**INPUT ROWS:**

== == ==

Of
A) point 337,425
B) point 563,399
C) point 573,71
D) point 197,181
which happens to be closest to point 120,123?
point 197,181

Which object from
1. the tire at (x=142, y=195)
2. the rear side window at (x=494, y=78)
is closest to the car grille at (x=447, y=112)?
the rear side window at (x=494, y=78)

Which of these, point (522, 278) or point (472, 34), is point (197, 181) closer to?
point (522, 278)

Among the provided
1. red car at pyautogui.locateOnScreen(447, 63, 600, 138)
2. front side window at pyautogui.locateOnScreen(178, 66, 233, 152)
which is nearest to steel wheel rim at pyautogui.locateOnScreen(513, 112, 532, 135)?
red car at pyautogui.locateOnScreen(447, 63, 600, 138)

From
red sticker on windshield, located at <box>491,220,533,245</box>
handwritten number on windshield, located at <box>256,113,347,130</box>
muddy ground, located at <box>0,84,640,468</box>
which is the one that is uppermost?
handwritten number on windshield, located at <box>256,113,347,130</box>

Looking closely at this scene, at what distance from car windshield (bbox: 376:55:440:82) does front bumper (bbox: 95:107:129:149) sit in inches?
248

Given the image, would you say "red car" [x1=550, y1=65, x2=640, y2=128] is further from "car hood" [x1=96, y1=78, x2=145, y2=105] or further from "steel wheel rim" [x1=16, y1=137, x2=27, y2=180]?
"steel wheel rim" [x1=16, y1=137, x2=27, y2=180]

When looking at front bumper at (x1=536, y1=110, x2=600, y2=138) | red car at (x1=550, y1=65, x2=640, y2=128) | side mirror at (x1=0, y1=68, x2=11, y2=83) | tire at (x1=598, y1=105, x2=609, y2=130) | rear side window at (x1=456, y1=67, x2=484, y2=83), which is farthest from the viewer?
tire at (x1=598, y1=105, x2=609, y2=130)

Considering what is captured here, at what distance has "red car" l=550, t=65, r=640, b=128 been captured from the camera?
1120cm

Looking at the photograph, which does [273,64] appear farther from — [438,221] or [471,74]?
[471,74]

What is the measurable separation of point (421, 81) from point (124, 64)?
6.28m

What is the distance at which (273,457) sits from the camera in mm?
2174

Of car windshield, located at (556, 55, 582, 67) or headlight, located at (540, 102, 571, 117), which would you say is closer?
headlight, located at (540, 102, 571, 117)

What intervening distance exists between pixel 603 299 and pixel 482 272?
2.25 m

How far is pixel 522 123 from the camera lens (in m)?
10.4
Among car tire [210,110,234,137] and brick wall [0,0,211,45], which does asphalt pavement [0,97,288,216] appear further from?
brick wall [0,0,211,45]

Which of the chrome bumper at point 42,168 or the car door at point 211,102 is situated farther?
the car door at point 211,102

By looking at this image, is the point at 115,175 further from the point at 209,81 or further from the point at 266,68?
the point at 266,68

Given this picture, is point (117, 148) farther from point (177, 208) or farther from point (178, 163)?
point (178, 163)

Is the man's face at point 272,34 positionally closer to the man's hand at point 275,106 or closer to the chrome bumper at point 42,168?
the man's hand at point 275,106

== == ==

**PROBLEM DESCRIPTION:**
Give the data again word for word, from the line containing "How far is pixel" through the end of the data, with both of those lines included.

**ANSWER:**
How far is pixel 522 123 from the camera lens (in m)?
10.4
Among car tire [210,110,234,137] and brick wall [0,0,211,45], which does asphalt pavement [0,97,288,216] appear further from?
brick wall [0,0,211,45]

Which of the chrome bumper at point 42,168 or the car door at point 211,102 is situated farther?
the car door at point 211,102

By looking at this image, is the point at 115,175 further from the point at 209,81 or further from the point at 266,68?
the point at 266,68

Given this picture, is point (117, 148) farther from point (177, 208) or farther from point (178, 163)?
point (178, 163)

Is the man's face at point 272,34 positionally closer to the man's hand at point 275,106 or closer to the chrome bumper at point 42,168?
the man's hand at point 275,106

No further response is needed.